Sen. John Barrasso, R-Wyo., on Sunday blasted the $1.9 trillion COVID-19 relief bill, calling it a “payoff to the liberal left” from House Speaker Nancy Pelosi, D-Calif.

In an interview on ABC News’ “This Week,” Barrasso said the package was supposed to be “about helping get the disease behind us,” and not a “bailout.”

“To call this COVID relief is really false advertising,” he said. “Only 9% of the money actually goes to defeating the virus. Only 1% of the money goes for vaccines. This is a Nancy Pelosi payoff to the liberal left. This is something she’s been working on, and she’s taking a victory lap.”

According to Barrasso, President Joe Biden “inherited a recovering economy.”

“Republicans want to make sure people get shots in the arms, kids get back to school, people get back to work, but we are not going to stand with the Democrats as they try to exploit a crisis to send lots of money to big cities and to blue states and to really failed pension plans,” he railed. “This is not supposed to be a bailout. It’s supposed to be about helping get the disease behind us.”

Barrasso charged the formula used by Democrats to create the relief “was biased and unfair.”

“[It] focused at California, New York, Illinois,” he said. “It punished the states that opened earlier, and it rewarded the states that stayed closed the longest. This coronavirus relief bill was not supposed to be about $1,400 checks to illegal immigrants or $1,400 checks to felons who are behind bars. It wasn’t supposed to be about block grants to sanctuary cities or money to schools that continue to stay closed.”

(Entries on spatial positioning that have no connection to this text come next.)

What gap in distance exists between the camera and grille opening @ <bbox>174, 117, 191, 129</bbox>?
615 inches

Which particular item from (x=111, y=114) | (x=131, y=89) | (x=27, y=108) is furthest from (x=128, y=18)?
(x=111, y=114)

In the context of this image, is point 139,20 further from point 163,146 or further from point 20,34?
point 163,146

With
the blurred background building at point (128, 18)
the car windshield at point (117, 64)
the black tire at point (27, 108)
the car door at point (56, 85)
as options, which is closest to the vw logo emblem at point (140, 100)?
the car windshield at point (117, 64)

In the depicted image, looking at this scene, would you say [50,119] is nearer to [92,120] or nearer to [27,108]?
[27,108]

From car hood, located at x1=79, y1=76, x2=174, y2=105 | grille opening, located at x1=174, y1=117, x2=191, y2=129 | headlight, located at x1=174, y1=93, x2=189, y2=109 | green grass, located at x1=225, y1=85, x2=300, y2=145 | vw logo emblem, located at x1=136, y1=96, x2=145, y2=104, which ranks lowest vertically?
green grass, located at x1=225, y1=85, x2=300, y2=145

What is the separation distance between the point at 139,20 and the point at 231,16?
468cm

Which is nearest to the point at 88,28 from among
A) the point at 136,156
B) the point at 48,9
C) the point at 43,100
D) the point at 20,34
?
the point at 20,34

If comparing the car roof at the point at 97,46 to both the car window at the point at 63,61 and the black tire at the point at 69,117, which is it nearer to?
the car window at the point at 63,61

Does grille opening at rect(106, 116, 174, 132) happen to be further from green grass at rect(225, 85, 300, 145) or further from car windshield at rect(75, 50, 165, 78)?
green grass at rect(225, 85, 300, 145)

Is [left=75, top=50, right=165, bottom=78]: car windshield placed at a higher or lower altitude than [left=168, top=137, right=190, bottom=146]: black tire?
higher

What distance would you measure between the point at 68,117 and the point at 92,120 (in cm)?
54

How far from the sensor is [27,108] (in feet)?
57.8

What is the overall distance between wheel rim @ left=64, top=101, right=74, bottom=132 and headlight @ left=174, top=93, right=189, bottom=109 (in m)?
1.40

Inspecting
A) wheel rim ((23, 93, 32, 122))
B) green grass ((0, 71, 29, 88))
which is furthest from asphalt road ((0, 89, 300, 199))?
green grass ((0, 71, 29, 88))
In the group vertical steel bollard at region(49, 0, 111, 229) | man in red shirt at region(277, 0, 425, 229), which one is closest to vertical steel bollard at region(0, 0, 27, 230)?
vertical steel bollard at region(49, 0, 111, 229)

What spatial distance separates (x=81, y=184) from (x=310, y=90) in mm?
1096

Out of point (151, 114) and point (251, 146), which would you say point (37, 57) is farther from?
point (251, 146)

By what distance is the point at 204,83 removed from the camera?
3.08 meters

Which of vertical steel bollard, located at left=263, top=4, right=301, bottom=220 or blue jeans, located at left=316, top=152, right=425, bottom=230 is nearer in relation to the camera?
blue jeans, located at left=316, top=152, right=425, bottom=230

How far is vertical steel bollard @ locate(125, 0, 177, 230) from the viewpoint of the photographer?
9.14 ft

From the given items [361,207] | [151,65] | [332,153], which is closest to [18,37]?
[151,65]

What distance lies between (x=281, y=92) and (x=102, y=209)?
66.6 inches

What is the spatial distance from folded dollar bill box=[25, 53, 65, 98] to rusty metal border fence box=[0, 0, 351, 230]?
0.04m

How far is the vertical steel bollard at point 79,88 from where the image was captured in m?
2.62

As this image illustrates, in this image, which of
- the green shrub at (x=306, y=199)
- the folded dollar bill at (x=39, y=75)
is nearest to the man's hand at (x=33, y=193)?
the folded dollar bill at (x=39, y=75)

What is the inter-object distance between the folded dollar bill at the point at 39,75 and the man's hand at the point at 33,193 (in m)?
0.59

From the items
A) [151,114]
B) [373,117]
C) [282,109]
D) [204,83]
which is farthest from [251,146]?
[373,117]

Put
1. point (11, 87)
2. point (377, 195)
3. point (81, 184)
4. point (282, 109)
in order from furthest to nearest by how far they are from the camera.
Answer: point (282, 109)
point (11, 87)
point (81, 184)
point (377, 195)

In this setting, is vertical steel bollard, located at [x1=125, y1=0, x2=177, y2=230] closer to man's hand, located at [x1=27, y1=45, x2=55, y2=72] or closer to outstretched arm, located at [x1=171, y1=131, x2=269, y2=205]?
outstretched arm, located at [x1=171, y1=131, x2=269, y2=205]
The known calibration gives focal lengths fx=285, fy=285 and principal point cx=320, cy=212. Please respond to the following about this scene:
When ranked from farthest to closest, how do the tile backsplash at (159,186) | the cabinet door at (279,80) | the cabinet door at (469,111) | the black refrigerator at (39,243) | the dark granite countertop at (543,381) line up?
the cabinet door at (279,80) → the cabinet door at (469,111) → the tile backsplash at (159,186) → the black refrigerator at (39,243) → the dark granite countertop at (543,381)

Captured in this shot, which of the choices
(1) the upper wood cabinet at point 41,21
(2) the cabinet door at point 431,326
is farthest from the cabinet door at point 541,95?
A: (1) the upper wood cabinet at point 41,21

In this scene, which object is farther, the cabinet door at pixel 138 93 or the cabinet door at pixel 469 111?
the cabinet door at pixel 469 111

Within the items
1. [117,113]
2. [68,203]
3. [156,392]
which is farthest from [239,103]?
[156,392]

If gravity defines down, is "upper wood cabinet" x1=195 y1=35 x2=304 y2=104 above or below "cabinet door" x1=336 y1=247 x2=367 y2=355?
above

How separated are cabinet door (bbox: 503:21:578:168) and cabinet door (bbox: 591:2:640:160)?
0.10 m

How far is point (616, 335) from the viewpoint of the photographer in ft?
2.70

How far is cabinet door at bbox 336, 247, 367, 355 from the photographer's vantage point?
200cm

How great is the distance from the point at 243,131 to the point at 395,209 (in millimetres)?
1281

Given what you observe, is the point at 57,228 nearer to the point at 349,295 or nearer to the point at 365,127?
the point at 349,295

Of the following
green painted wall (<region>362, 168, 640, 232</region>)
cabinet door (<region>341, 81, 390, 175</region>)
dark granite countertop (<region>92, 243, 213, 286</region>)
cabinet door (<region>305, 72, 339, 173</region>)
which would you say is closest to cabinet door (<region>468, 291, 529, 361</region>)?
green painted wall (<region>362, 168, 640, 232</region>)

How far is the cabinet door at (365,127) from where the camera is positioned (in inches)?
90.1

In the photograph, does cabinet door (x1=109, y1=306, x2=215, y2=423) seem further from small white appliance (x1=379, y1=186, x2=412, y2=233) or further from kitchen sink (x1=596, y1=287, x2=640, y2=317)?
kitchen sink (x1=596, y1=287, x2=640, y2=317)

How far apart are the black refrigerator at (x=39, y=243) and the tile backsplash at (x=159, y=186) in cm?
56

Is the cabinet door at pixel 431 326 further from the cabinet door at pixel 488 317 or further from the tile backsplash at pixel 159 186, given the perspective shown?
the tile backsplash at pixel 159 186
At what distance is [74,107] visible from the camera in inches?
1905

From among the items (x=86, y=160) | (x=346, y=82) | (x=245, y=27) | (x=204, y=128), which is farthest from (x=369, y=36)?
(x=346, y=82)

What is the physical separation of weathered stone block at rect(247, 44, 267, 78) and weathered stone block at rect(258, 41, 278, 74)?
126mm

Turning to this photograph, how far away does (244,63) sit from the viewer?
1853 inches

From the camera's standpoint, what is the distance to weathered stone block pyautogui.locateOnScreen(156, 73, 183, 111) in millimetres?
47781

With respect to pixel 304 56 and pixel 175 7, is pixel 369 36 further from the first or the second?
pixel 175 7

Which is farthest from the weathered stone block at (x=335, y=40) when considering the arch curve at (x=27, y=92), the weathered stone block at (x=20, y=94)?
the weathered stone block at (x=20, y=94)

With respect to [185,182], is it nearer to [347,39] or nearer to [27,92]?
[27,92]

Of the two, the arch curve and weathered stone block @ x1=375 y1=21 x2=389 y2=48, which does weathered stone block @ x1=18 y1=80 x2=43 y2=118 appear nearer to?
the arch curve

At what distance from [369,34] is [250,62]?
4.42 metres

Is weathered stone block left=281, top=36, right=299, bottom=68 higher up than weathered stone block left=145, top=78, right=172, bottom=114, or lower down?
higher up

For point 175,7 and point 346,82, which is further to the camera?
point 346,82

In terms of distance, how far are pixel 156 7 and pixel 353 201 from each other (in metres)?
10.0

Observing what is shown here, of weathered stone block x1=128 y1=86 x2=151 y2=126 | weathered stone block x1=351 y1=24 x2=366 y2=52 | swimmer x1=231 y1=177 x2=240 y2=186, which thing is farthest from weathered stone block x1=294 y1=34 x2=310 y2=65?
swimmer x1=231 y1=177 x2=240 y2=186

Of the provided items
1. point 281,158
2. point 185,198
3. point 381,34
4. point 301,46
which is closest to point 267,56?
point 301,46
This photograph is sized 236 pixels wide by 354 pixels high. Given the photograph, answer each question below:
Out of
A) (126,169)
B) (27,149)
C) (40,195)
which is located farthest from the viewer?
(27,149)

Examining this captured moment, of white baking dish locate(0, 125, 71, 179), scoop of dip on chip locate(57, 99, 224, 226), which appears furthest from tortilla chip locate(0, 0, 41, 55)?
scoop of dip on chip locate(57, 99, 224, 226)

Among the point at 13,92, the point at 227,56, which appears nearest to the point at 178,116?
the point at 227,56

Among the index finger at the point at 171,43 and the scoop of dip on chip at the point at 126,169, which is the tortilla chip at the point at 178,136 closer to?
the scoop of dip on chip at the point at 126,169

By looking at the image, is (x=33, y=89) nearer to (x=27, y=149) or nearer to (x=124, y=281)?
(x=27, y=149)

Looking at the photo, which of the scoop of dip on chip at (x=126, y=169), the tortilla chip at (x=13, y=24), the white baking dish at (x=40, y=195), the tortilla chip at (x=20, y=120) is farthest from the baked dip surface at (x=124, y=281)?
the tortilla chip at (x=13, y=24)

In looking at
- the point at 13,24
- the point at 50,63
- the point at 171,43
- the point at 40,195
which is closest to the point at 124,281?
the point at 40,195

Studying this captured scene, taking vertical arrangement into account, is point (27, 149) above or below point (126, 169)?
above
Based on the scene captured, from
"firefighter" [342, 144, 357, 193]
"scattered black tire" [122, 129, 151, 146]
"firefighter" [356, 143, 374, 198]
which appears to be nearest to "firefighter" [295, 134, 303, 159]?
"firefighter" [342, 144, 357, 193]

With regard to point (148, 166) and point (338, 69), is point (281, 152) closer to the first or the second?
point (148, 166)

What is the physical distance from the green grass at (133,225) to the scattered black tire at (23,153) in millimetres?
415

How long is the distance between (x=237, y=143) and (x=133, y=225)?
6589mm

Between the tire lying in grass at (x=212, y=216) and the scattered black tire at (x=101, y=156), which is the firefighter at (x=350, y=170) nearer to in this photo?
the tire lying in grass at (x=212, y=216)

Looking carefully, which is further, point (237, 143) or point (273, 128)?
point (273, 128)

He warned “taxes are going to be next on the Democrats’ agenda.”

Barrasso insisted the 2020 election vote was a “mandate to move to the middle,” and to that end, he wants the 60-vote rule to stay in place on specified legislation.

“We have a 50/50 Senate. That’s what the American people sent to Washington with the vice president breaking the tie,” he said, noting “that ought to be a mandate to move to the middle.”

“We ought to do things that actually can get broad bipartisan support,” he said, using as an example an infrastructure bill that came out of his committee previously.

“That’s the best way to get things done. If you get things that are one vote, and vice president breaking a tie, harder for America to buy into that thing,” he said. “The major pieces of legislation for our country historically have been done in a broad bipartisan way.”

“The question is, is it 50 votes or 51, or 60 — the current number is 60,” he said of the tally needed to pass legislation. “We have had this going on now for over a century, and the idea is to get bipartisan buy-in to bills. If there are parts that are very partisan, they ought to be left out. Focus on the areas on which we can agree.”